## EXERCISE INSTRUCTIONS
Below are entries. Give back exactly the lines from the one containing "REMEDIA LENIS CIPRO 16.webp" through the one containing "Будинок, 86 кв.м. фото 13 Будинок, 86", inclusive, without the pictures.

## SUPPLIED DATA
::::

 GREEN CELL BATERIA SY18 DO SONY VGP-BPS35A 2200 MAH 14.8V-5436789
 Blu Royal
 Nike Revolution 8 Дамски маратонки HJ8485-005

::::

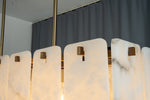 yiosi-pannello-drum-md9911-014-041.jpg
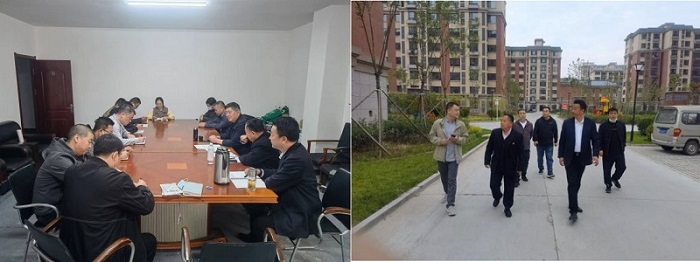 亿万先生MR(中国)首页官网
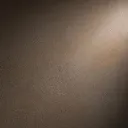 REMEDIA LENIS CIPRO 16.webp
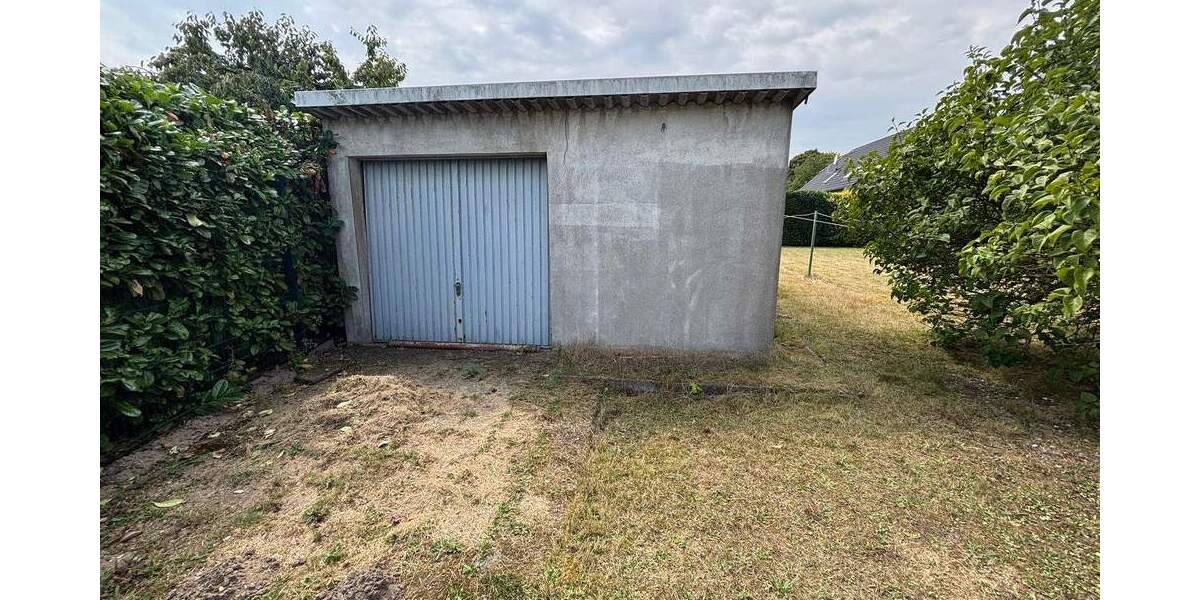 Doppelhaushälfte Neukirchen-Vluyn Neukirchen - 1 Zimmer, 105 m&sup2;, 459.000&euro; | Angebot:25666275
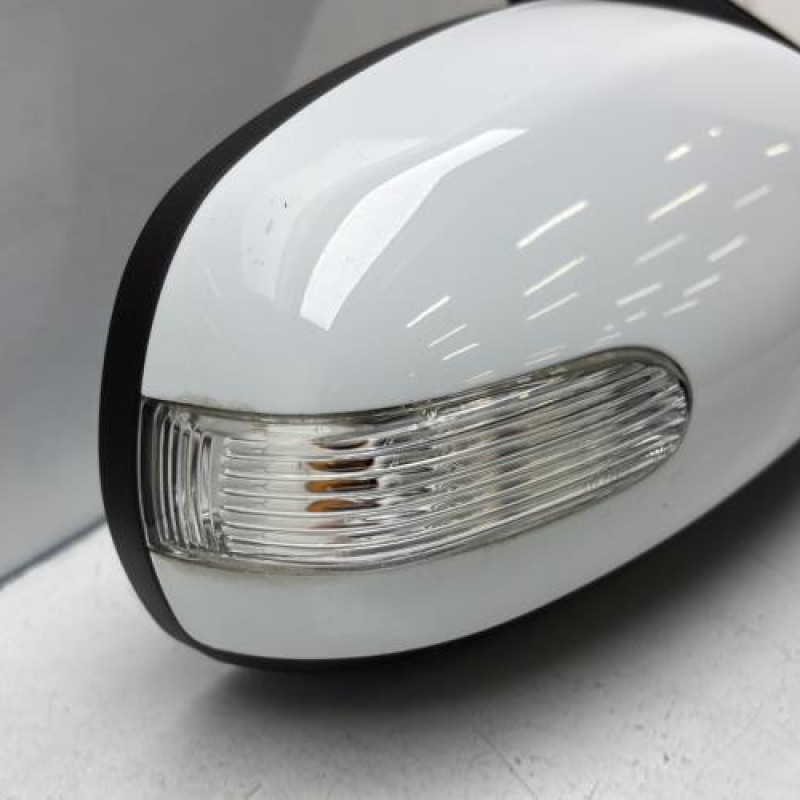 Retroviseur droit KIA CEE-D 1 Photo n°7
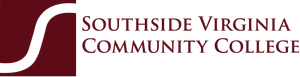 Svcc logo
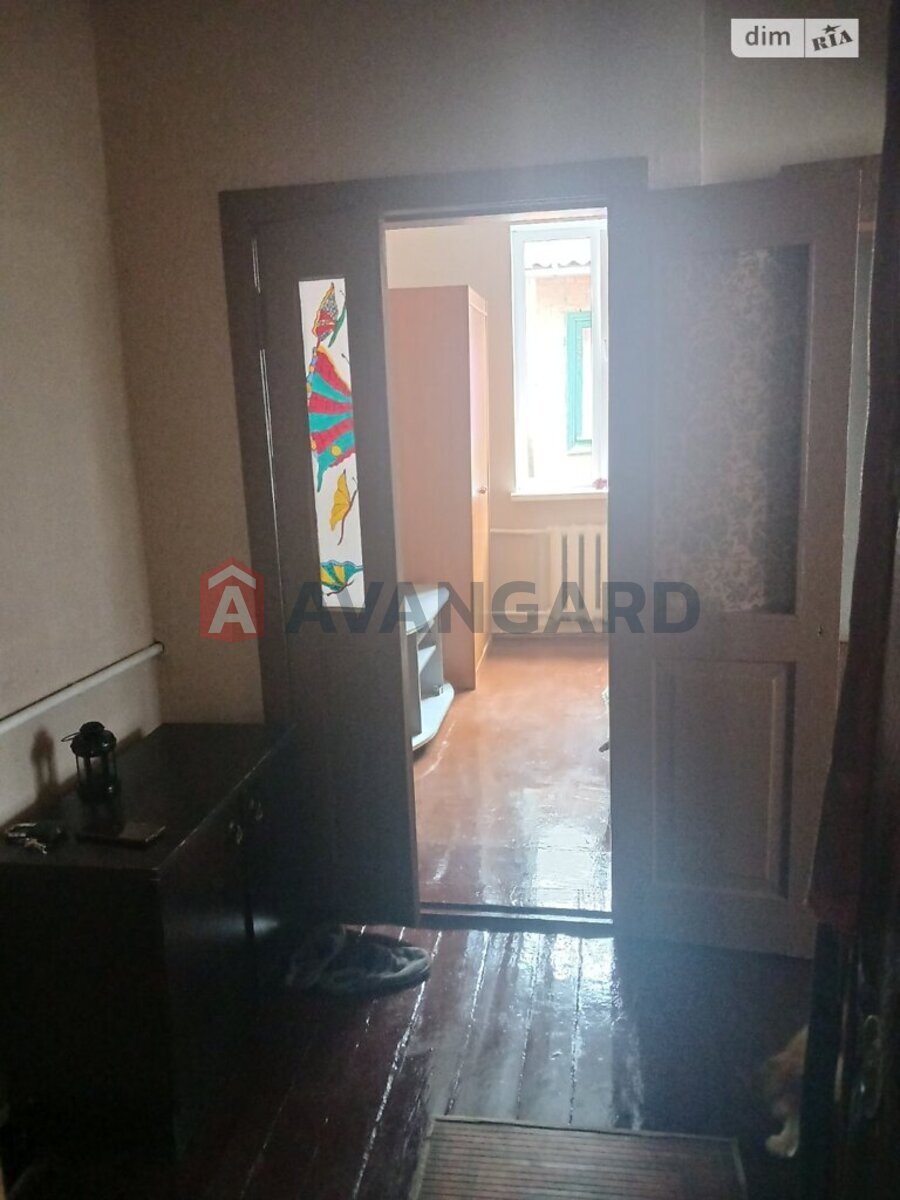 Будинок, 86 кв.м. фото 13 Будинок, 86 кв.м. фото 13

::::

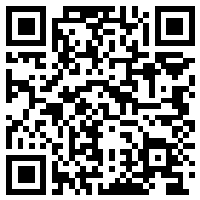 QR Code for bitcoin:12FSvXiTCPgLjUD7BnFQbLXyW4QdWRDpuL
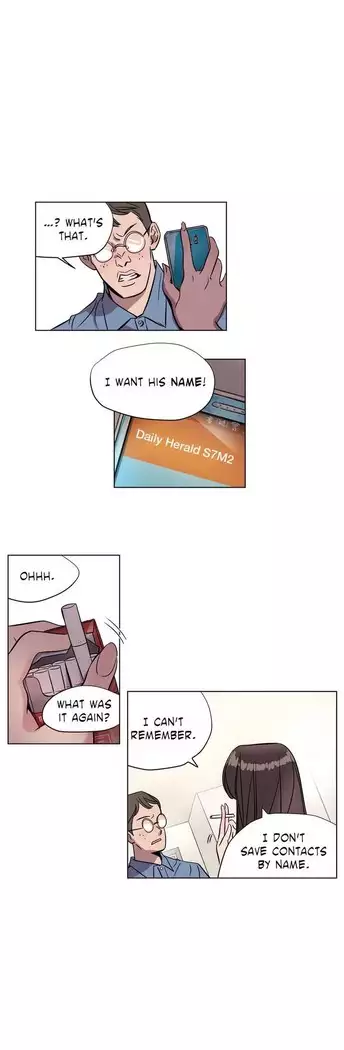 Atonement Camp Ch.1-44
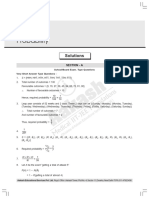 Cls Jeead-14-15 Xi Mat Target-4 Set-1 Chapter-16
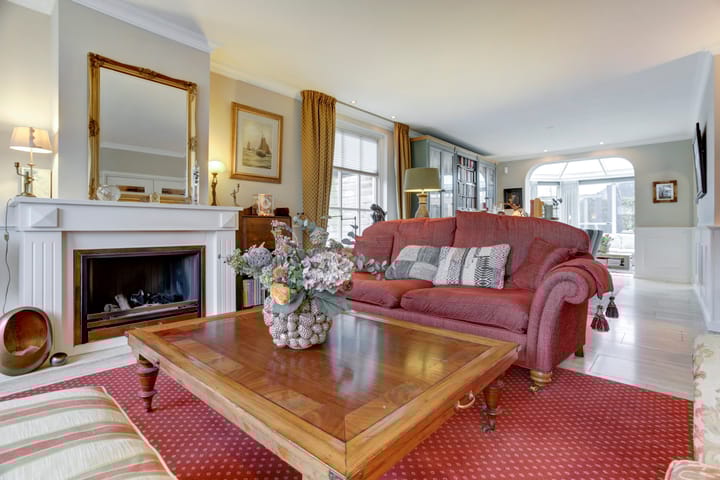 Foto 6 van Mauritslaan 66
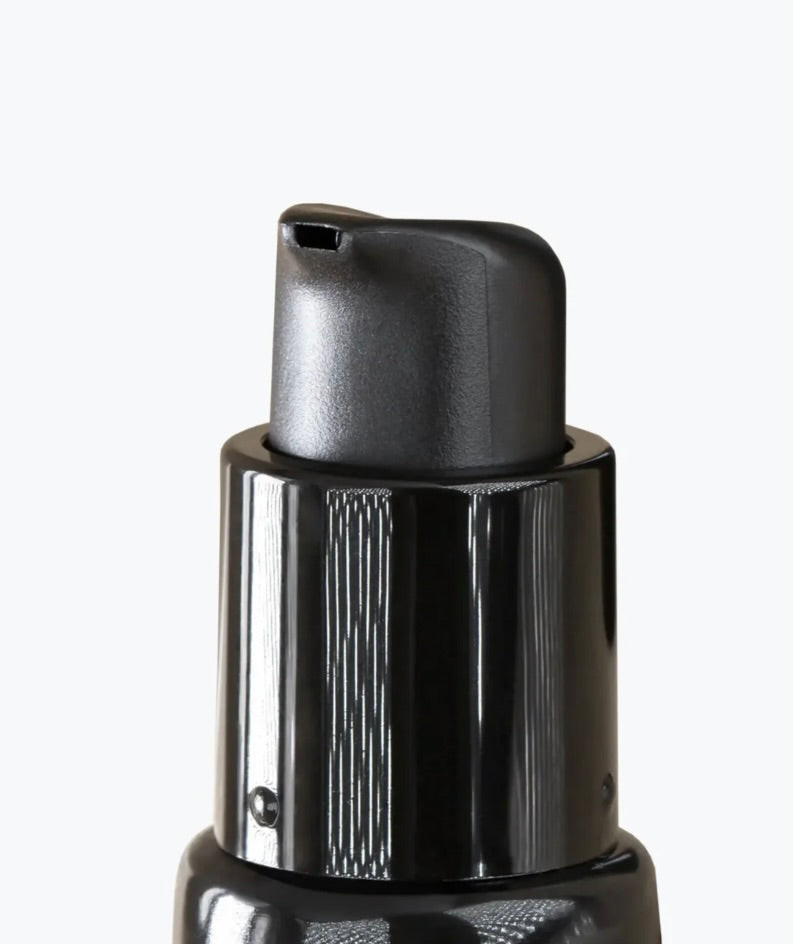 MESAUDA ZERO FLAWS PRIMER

::::

## TASK ANSWER
 REMEDIA LENIS CIPRO 16.webp
 Doppelhaushälfte Neukirchen-Vluyn Neukirchen - 1 Zimmer, 105 m&sup2;, 459.000&euro; | Angebot:25666275
 Retroviseur droit KIA CEE-D 1 Photo n°7
 Svcc logo
 Будинок, 86 кв.м. фото 13 Будинок, 86 кв.м. фото 13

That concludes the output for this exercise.